Matt, your little monitor, does it work decently for your purposes? How much power and what kind is it?

And Brentcn, what an interesting little unit, but I'd be scared of getting a blast of unprotected feedback. If only my whole band would go IEM!
In the smaller venues, explore putting an XLR out from the guitar amps to the PA but just routing the signal to your IEMs, or having a separate mixer that gets the vocals in a main out from the PA, plus the mikes on the amps. That way you still hear everything, but you aren't blasting the room. YMMV.
 

drummer-russ

Gold Member
hi everybody. Thanks for the input so far. The Rolls unit posted up above is one that I've thought about a few times and is likely my best solution. WE usually run a pair of powered wedges up front for the other two vocalists, and I get whatever sound sneaks past them bouncing around the room.

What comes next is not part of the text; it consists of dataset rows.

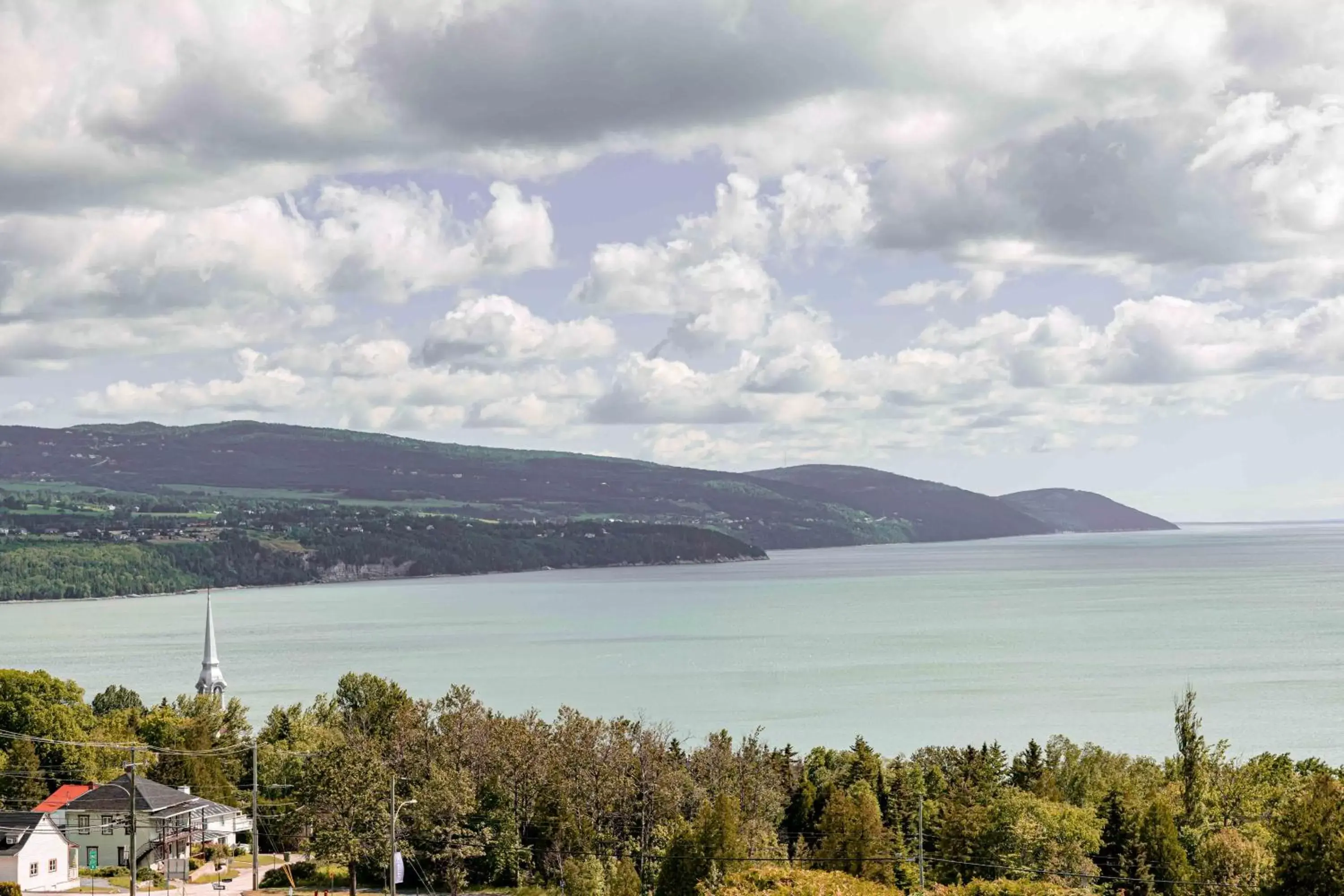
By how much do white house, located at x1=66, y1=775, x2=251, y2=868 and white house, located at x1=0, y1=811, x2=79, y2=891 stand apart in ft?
10.0

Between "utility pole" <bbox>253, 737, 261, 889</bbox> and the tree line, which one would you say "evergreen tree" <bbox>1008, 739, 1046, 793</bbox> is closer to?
the tree line

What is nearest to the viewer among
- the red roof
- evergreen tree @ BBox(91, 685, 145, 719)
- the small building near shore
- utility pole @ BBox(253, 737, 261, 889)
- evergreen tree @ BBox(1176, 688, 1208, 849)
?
evergreen tree @ BBox(1176, 688, 1208, 849)

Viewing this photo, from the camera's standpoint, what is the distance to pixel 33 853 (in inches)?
2303

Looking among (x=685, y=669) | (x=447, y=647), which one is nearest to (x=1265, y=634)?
(x=685, y=669)

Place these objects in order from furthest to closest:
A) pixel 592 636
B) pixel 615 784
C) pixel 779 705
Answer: pixel 592 636, pixel 779 705, pixel 615 784

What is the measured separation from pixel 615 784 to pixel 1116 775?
22.9 m

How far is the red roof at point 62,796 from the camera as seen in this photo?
65.5m

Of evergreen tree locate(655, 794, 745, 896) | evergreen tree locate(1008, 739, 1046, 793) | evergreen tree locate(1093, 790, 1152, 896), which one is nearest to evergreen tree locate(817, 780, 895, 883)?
evergreen tree locate(655, 794, 745, 896)

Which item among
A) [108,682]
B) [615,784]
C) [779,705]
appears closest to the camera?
[615,784]

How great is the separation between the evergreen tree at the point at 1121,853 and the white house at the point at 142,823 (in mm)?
36678

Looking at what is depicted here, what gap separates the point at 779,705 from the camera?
116000 millimetres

My big concern though is that many places we play aren't large enough to mic everything, so am I going to lose the guitar and keys if only vocals are being mic'd and I'm wearing the IEM's?
the larger places that isn't such a problem, we tend to mic everything then.

And I do a bit of lead singing, but much more harmonies on a given night, if that makes any difference.

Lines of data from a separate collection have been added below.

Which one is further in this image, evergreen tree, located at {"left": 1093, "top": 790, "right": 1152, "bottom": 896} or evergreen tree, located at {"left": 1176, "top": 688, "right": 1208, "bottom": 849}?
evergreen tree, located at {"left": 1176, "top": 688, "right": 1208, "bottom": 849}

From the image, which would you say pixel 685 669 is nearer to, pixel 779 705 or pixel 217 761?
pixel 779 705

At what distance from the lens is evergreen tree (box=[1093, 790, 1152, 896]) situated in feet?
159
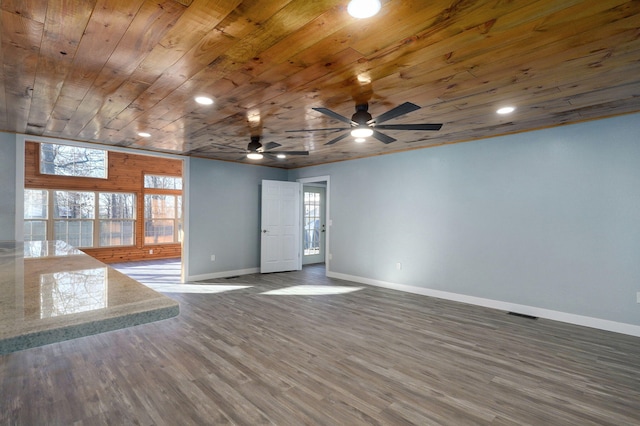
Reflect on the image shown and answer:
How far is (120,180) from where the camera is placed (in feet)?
27.4

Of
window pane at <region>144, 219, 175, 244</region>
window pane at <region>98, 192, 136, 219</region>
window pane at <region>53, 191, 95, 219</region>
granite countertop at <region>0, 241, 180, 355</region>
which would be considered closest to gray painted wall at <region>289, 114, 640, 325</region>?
granite countertop at <region>0, 241, 180, 355</region>

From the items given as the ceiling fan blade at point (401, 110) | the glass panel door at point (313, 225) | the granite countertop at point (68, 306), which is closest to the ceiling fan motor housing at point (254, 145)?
the ceiling fan blade at point (401, 110)

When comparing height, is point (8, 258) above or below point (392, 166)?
below

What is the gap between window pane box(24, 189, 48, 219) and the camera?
7.28 meters

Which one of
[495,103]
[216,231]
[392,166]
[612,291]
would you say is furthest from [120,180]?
[612,291]

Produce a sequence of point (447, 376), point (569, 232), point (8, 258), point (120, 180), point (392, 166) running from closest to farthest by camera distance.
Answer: point (8, 258) → point (447, 376) → point (569, 232) → point (392, 166) → point (120, 180)

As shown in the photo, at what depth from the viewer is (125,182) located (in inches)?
332

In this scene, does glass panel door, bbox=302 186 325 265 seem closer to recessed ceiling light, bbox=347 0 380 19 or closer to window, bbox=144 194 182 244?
window, bbox=144 194 182 244

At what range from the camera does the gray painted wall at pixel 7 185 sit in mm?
4293

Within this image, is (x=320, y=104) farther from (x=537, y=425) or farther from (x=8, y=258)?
(x=537, y=425)

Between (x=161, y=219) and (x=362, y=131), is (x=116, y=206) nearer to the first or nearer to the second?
(x=161, y=219)

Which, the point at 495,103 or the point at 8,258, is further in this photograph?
the point at 495,103

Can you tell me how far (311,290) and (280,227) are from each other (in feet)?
6.64

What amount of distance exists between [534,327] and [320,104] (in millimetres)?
3432
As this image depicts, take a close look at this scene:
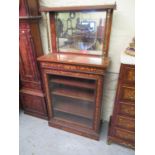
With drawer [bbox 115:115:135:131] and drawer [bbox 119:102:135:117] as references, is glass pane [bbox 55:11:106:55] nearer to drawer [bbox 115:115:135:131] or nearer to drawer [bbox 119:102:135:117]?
drawer [bbox 119:102:135:117]

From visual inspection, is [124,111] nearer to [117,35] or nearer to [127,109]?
[127,109]

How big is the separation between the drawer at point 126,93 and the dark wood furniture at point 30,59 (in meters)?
1.05

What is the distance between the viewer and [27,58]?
177 centimetres

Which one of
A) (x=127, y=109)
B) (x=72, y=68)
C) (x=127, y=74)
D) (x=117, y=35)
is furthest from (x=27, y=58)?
(x=127, y=109)

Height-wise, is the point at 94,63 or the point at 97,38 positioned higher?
the point at 97,38

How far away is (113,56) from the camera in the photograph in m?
1.63

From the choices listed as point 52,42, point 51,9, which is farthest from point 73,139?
point 51,9

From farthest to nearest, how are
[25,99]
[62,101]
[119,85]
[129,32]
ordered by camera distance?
[25,99]
[62,101]
[129,32]
[119,85]

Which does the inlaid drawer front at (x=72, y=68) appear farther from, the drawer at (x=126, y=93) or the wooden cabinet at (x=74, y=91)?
the drawer at (x=126, y=93)

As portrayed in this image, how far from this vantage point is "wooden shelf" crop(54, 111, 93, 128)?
70.2 inches

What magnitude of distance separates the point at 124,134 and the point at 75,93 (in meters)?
0.71

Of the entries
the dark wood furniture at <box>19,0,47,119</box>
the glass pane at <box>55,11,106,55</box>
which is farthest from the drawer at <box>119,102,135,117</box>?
the dark wood furniture at <box>19,0,47,119</box>
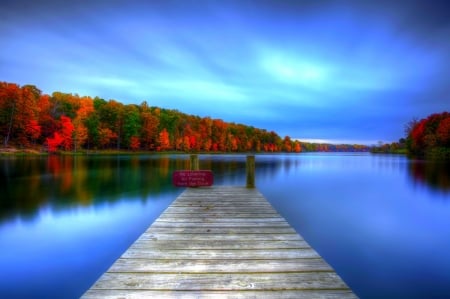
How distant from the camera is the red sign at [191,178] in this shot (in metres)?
7.91

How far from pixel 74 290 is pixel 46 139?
5613 centimetres

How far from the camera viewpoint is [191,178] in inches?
319

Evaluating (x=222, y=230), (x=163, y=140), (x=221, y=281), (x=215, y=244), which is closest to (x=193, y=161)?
(x=222, y=230)

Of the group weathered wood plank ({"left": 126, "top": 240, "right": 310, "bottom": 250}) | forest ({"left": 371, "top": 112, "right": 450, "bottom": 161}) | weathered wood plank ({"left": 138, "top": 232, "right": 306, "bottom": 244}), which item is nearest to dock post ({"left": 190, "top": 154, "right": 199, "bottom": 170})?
weathered wood plank ({"left": 138, "top": 232, "right": 306, "bottom": 244})

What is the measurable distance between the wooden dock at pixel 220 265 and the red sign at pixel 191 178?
3.17m

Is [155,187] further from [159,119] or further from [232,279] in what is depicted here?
[159,119]

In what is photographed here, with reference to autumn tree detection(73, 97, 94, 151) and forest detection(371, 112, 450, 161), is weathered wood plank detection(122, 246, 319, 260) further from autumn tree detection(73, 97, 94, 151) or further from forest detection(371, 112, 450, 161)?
forest detection(371, 112, 450, 161)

Matt, your little monitor, does it work decently for your purposes? How much power and what kind is it?

And Brentcn, what an interesting little unit, but I'd be scared of getting a blast of unprotected feedback. If only my whole band would go IEM!
I play some gigs where we don't mic everything and it can be a challenge at times. But my vocal mic and the other vocal mics pick up some of the amp sound. I try to get them to mic their amps anyway and then just turn the volume through the PA down and adjust monitor feed as needed. You may also love having control of the volume of your vocal to your IEMs. It helps me be less pitchy!
 
M

Matt Bo Eder

Guest
Matt, your little monitor, does it work decently for your purposes? How much power and what kind is it?

Mine is a Custom KPC4P 50W powered speaker. It looks like a tiny wedge monitor but there's hardware built into the base so you can screw it onto a mic stand. It's actually pretty loud, and of course, because you can put it on a mic stand, you can have it as close to your head as you can get it. I picked one up for $80 new.

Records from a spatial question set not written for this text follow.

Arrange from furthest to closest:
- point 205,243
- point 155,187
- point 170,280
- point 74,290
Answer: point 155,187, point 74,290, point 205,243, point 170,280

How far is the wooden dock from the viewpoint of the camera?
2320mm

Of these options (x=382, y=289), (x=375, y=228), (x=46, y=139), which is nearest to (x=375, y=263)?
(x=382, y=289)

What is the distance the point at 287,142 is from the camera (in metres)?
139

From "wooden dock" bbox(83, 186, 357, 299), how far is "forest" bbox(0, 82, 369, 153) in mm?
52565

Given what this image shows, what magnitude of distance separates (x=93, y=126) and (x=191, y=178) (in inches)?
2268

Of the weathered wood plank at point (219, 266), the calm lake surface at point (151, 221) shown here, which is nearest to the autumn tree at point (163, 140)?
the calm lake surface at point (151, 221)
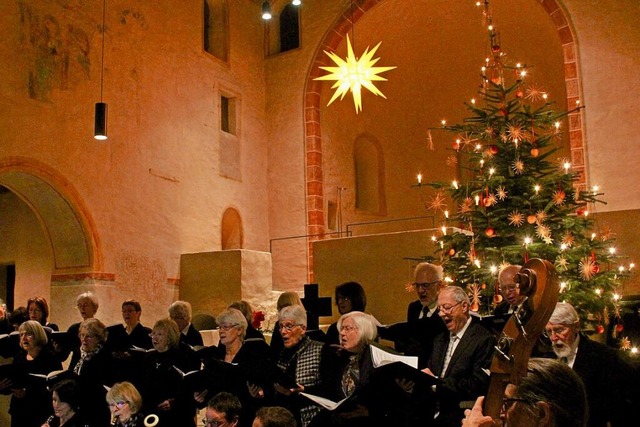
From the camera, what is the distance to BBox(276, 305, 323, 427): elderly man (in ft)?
12.2

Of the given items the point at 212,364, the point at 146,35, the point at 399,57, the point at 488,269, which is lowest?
the point at 212,364

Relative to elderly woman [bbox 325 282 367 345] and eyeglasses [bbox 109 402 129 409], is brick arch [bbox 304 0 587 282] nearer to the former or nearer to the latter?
elderly woman [bbox 325 282 367 345]

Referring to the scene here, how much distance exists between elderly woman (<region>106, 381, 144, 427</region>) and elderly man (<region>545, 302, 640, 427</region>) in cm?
246

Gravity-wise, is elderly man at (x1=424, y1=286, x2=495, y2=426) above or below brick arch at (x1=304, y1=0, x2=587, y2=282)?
below

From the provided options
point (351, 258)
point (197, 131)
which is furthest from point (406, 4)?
point (351, 258)

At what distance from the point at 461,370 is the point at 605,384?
676 millimetres

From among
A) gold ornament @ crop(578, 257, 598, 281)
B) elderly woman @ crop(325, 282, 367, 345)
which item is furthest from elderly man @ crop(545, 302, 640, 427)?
gold ornament @ crop(578, 257, 598, 281)

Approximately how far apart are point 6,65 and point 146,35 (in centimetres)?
287

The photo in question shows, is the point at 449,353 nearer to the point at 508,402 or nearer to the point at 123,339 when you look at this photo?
the point at 508,402

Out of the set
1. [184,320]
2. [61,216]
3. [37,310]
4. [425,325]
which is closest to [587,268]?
[425,325]

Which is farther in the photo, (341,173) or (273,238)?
(341,173)

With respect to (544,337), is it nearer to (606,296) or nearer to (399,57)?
(606,296)

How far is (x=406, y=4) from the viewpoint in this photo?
47.5 feet

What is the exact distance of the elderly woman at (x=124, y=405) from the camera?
4074 millimetres
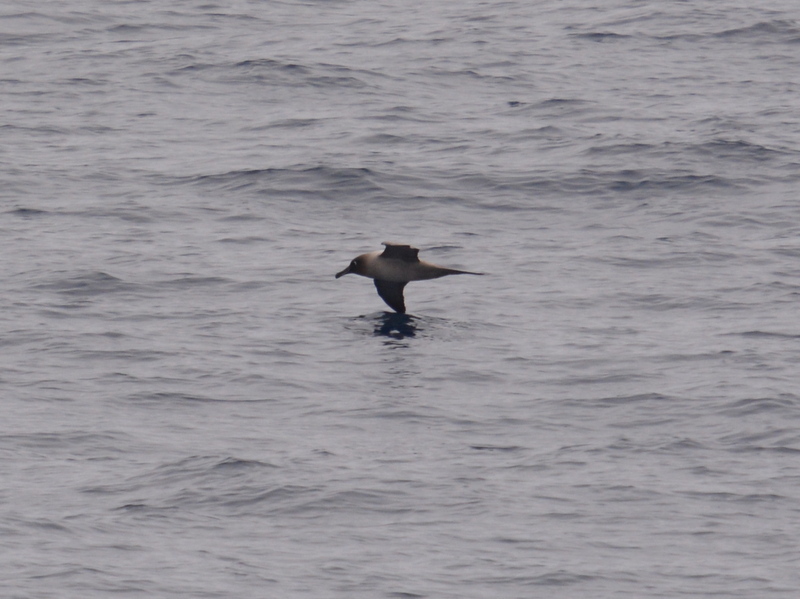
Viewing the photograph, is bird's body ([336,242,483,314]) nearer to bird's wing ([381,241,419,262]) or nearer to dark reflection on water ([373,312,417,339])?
bird's wing ([381,241,419,262])

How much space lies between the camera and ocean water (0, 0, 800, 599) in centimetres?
1434

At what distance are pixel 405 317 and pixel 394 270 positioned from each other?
0.63 metres

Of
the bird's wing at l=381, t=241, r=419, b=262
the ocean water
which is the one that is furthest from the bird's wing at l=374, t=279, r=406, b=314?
the bird's wing at l=381, t=241, r=419, b=262

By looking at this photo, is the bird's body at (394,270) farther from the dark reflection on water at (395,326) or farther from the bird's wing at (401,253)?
the dark reflection on water at (395,326)

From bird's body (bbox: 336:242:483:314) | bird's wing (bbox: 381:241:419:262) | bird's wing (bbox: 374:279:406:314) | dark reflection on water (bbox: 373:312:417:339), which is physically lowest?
dark reflection on water (bbox: 373:312:417:339)

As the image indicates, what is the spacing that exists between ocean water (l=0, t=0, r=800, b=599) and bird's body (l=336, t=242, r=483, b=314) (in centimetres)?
36

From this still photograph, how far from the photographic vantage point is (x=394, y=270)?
2147 cm

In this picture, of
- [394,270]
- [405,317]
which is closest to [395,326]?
[405,317]

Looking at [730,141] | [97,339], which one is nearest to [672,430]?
[97,339]

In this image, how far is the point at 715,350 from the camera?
1972 cm

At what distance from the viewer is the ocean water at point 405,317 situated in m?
14.3

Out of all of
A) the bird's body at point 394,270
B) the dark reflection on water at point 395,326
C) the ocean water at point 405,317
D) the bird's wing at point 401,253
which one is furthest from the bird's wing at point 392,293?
the bird's wing at point 401,253

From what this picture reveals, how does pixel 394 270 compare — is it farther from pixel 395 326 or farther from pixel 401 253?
pixel 395 326

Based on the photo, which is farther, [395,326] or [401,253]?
[401,253]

Behringer makes a small monitor like this as well, as does Galaxy Audio, which is probably the best one on the market for hotspot monitors.
 

FreDrummer

Silver Member
My big concern though is that many places we play aren't large enough to mic everything, so am I going to lose the guitar and keys if only vocals are being mic'd and I'm wearing the IEM's?
the larger places that isn't such a problem, we tend to mic everything then.
As others have said, IEMs! Save your hearing!

Since you have the ability to mic everything, why not mic everything all the time? The guitars, bass, and keys do not have to go through the mains in a small venue, but can go only to the monitor mix. Better still, if the mixer has two or more monitor feeds -- which, if you have enough inputs to mic everything at the larger venues, I'm guessing it does -- only send the guitars, bass, and keys to the IEM monitor mix (this way you keep them out of the wedges out front).
 

Woolwich

Silver Member
at the risk of being flamed, try experimenting with earplugs... in one, or both ears. they can help you hear yourself in small venues... sometimes monitors can add to the auditory chaos.
I was in the middle of posting this the other day until my web browser logged me out!
Playing pub gigs it's very rare that I've had a monitor to myself, on the occasions that we've played big events and I've been asked what I want in the monitor my first reaction is "a monitor for me?" Followed by "erm I don't know what I want in it thank you!".
However I've always worn ear plugs, ACS ER20s but it seems that a lot of the "Christmas Tree" shaped ones are similiar, and as a result I have no problem hearing myself. Perhaps on bigger stages where the backline volume is more spread out and there's a higher reliance on monitoring this might not work but I'm quite busy on backing vocals and ear plugs serve me well.